Astonishing though it may seem to most thinking people, I have never heard of Stockpedia and so, yes, I was unaware of GP's article there when I wrote my first thoughts (modest as they were) on deregulated partnerships. Nothing to see here folks. You can move along now. Over and out.
Back in the mid-1980s I was the Foreign Office speechwriter working for Sir Geoffrey Howe. Exciting times. Mikhail Gorbachev was leading the Soviet Union in what looked like a strongly positive new direction. In Poland the Solidarity movement was down but not out. Communist Yugoslavia was quietly rotting, but the scale of decay was not widely understood. Ronald Reagan and Margaret Thatcher were working to respond firmly but positively to these momentous changes.
Sir Geoffrey asked me to work up some speech ideas for an after-dinner event. I came up with the following vivid lines:
Imagine people locked up for many years in a dark, disgusting dungeon. Finally the light is turned on, and they are told they are free to leave. How will they react?
Will they be delighted that their ordeal is at an end? Or will they be furious when they see for the first time the horrible conditions and the miserable state they’ve been reduced to?

Given data:
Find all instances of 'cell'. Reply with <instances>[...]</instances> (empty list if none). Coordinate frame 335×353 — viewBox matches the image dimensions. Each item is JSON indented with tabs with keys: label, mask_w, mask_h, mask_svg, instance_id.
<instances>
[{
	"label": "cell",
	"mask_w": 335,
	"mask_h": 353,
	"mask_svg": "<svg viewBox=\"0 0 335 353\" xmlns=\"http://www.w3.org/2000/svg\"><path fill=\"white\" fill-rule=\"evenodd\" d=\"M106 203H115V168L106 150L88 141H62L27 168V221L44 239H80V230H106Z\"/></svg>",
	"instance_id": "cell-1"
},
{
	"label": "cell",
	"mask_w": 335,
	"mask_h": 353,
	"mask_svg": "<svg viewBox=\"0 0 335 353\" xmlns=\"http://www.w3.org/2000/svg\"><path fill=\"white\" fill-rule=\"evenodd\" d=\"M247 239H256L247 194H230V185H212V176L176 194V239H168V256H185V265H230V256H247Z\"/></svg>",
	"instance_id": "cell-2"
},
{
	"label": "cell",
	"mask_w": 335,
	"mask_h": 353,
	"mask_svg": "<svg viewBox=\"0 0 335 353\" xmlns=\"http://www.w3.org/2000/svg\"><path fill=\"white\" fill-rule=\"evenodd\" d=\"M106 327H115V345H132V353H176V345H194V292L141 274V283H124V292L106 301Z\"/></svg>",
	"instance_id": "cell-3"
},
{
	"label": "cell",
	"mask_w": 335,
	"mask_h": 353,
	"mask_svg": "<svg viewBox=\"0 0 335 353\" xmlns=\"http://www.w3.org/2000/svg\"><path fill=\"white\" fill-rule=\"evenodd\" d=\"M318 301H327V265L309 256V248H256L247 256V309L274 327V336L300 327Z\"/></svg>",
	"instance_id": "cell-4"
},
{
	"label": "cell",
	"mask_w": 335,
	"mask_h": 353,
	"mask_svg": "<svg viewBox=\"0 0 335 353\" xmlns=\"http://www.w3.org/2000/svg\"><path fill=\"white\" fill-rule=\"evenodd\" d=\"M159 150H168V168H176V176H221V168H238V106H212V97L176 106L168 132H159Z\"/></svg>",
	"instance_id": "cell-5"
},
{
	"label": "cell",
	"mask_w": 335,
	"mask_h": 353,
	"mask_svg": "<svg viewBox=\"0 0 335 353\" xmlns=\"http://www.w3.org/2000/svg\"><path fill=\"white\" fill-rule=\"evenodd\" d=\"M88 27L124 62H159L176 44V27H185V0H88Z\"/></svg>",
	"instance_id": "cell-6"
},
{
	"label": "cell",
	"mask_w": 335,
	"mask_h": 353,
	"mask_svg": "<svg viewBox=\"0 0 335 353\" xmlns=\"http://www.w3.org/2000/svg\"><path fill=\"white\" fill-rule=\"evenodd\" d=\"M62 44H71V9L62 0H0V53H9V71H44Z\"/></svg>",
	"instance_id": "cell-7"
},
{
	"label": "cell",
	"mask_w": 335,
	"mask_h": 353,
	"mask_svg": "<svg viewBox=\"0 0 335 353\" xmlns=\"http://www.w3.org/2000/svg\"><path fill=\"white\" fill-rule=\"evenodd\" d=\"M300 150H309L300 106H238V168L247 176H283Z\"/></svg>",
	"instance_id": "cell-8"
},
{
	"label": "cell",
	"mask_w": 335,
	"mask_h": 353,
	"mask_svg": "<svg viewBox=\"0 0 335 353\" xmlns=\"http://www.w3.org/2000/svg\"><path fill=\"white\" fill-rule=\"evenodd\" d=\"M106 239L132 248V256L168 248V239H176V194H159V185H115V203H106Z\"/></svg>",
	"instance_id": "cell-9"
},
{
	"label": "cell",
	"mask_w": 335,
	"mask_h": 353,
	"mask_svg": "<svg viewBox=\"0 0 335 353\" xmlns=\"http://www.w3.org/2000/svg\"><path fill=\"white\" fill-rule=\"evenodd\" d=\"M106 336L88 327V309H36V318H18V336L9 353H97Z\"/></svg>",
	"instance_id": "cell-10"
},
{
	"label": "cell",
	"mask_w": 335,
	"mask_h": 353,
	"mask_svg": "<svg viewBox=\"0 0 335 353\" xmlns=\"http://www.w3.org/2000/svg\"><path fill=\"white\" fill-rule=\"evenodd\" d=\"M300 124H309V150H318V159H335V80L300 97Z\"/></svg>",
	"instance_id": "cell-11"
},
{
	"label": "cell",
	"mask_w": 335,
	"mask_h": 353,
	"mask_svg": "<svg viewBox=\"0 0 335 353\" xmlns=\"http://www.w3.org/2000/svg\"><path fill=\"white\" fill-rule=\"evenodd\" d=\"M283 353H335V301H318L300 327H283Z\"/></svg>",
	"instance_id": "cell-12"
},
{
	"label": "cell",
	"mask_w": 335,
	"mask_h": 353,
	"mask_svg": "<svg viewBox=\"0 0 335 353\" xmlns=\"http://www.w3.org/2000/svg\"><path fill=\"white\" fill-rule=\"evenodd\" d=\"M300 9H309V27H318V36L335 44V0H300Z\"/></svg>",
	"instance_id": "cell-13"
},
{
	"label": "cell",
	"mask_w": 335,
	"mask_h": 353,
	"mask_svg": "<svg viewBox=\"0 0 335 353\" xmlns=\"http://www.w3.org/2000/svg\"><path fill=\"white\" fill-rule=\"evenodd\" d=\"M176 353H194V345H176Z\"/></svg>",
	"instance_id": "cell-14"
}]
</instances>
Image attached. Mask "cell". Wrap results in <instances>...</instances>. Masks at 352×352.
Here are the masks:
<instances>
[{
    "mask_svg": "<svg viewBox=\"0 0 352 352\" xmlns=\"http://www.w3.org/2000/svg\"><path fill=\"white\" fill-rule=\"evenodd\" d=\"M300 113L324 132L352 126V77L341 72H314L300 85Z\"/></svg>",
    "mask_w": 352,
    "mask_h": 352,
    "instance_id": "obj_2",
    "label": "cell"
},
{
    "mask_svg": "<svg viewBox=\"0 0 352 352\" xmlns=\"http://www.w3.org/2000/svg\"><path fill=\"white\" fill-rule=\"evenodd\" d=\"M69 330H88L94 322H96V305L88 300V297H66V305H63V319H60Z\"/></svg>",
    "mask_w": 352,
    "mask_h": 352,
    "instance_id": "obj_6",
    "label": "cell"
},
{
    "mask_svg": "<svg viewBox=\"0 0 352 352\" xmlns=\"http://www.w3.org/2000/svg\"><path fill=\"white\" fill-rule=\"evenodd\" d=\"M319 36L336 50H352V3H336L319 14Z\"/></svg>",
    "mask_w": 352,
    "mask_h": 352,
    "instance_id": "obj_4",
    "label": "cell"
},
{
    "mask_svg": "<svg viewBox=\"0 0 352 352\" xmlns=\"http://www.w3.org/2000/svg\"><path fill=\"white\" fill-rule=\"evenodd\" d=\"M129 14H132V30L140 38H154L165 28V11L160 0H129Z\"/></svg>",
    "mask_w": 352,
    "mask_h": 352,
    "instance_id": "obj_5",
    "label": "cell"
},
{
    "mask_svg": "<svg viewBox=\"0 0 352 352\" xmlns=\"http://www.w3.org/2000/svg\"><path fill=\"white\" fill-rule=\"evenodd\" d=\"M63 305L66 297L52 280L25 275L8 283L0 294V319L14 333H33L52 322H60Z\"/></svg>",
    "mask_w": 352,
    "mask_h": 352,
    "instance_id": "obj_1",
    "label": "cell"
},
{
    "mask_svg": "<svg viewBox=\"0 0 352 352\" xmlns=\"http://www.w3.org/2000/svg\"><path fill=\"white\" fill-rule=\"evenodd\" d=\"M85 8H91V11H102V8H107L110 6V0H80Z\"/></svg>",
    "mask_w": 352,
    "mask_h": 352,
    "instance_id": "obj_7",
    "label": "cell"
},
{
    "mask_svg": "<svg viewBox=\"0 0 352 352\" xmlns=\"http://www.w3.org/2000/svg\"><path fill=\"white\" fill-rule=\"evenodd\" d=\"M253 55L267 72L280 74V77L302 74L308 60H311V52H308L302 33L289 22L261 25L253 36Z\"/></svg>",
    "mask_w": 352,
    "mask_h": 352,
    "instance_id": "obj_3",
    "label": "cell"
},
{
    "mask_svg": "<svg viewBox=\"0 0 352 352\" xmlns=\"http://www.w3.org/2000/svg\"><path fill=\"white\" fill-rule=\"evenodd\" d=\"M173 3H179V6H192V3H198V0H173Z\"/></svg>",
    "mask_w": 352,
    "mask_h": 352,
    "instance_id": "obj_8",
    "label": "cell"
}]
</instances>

Set of tasks:
a - In the Foreign Office text, who was the writer working for as a speechwriter in the mid-1980s?
b - Resume the Foreign Office text after its final sentence.

Results for each task:
a - Sir Geoffrey Howe.

b -
I compare and contrast former Yugoslavia with Russia and Poland. Russia:
According to one widely held and (in my view) ridiculous analysis, Western governments treated Russia badly during the 1990s by imposing humiliating capitalist ‘shock therapy’ on a society unprepared for anything so radical. This created horrible inequality, greedy oligarchs and endemic corruption, opening the way for Vladimir Putin’s ‘managed democracy’.
‘Humiliating’ is an interesting word, with both objective and subjective meanings. Actions may be done with the intent to be humiliating. Or they may be done through good intentions, yet be interpreted as humiliating by others. Plus, as in the Russia case, millions of Russians themselves felt embarrassed and angry – humiliated – at the pitiful collapse of the Soviet Union.
What is not understood is that the real shock to Russia came from 70 long years of communist brutality and wastefulness on an insane scale. Marxism-Leninism created something never before seen in the economic history of the planet: value-subtracting industries, processes and factories which turned out clunky products worth less than the raw materials used to make them. For all his reassuring political noises, Gorbachev did nothing to set private business free. When he finally resigned there was scarcely a single banana to be seen across the USSR’s 11 time-zones.
Finally in autumn 1991 the madness stopped, almost overnight. The only way forward was to invest in the future, not try to resuscitate the wheezing Soviet industrial base. Western governments at first feared widespread starvation and scrambled to get food aid into Russia: at last the EU’s infamous CAP butter mountains came in handy. Western experts poured into Moscow to help the new leadership make sense of it all. New laws were drafted. The UK Know-How Fund helped start the Russian stock-market.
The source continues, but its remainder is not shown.